» Work request:
Find the line with "серый космос [ta3d1m01]" in the data below. Repeat it and every line after it up to the end, exactly, but drop the pictures.

» Data extract:
BEGIN

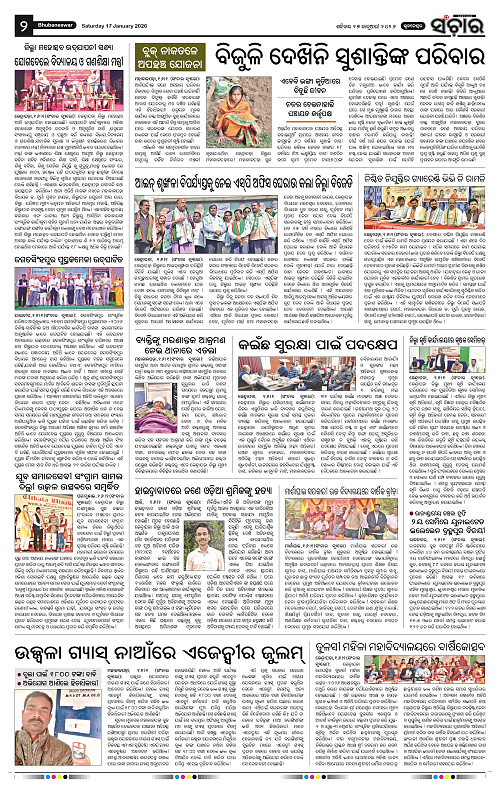 Sanchar 17-01-2026_2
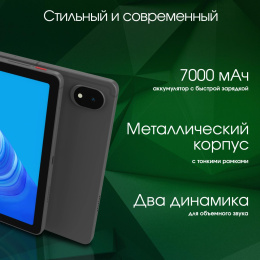 11" Планшет DIGMA PRO Edge 8/128 GB G85 4G, 1920 x 1200, Android 14, серый космос [ta3d1m01]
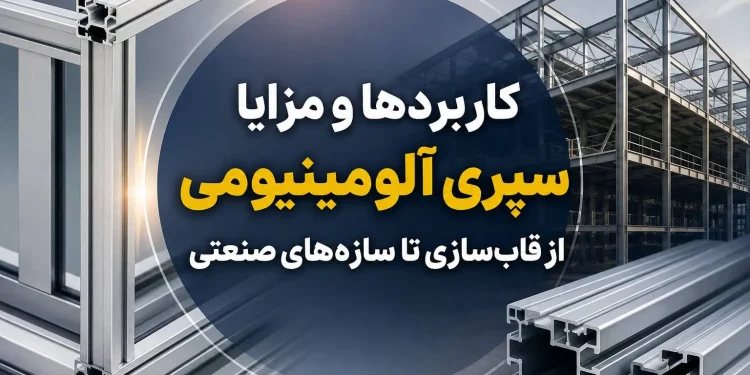 کاربردها و مزایا سپری آلومینیومی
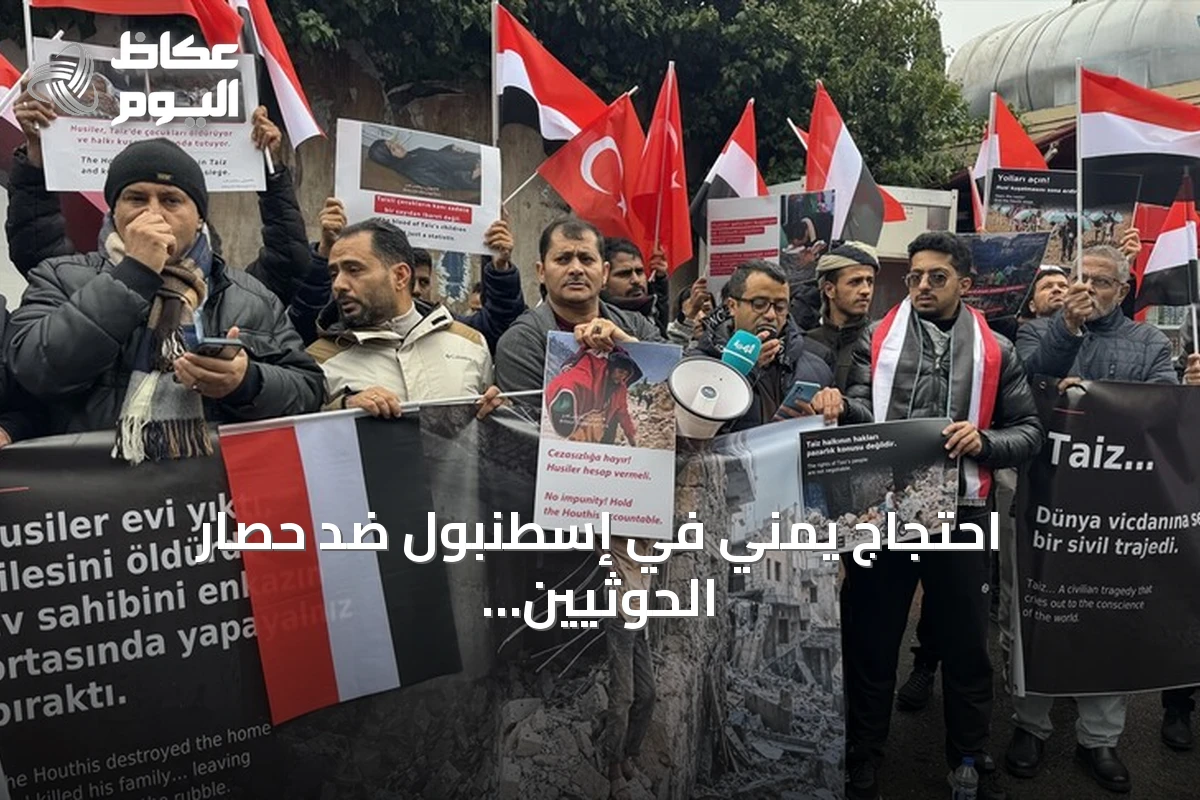 احتجاج يمني في إسطنبول ضد حصار الحوثيين لتعز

END

» Answer space:
 11" Планшет DIGMA PRO Edge 8/128 GB G85 4G, 1920 x 1200, Android 14, серый космос [ta3d1m01]
 کاربردها و مزایا سپری آلومینیومی
 احتجاج يمني في إسطنبول ضد حصار الحوثيين لتعز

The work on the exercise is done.